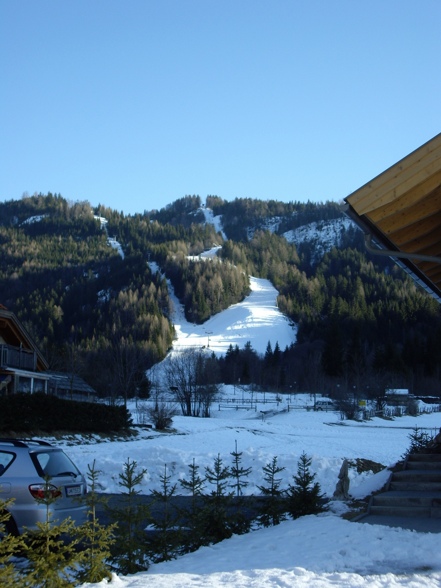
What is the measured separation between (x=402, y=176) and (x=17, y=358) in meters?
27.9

* * *

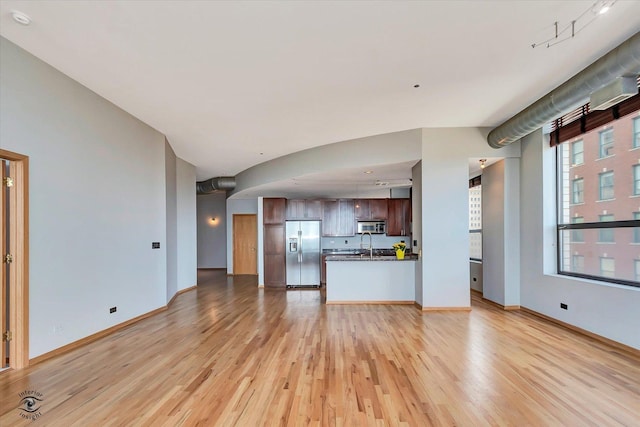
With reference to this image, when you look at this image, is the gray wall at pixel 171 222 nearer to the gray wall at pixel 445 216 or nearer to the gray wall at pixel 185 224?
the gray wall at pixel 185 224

---

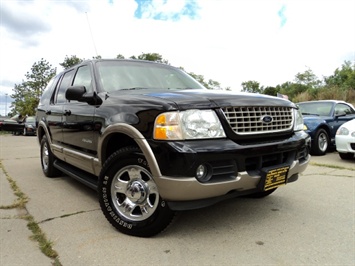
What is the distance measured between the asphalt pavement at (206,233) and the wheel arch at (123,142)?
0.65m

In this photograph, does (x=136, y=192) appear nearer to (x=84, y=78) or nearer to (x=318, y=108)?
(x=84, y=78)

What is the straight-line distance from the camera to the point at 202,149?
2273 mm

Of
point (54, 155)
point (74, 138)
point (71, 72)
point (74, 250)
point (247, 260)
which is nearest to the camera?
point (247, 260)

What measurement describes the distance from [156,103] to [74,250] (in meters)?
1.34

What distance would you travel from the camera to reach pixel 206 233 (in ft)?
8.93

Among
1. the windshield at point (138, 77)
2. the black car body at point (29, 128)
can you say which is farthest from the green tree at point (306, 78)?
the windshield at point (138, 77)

SET EXERCISE
Return every line above that contains the word "from", copying each one unchanged.

ANSWER TO THE PROBLEM
What is the straight-line distance from the camera to the point at 202,149?
What measurement describes the distance from [156,103] to [74,250] (in meters)?
What distance would you travel from the camera to reach pixel 206 233 (in ft)?
can you say which is farthest from the green tree at point (306, 78)?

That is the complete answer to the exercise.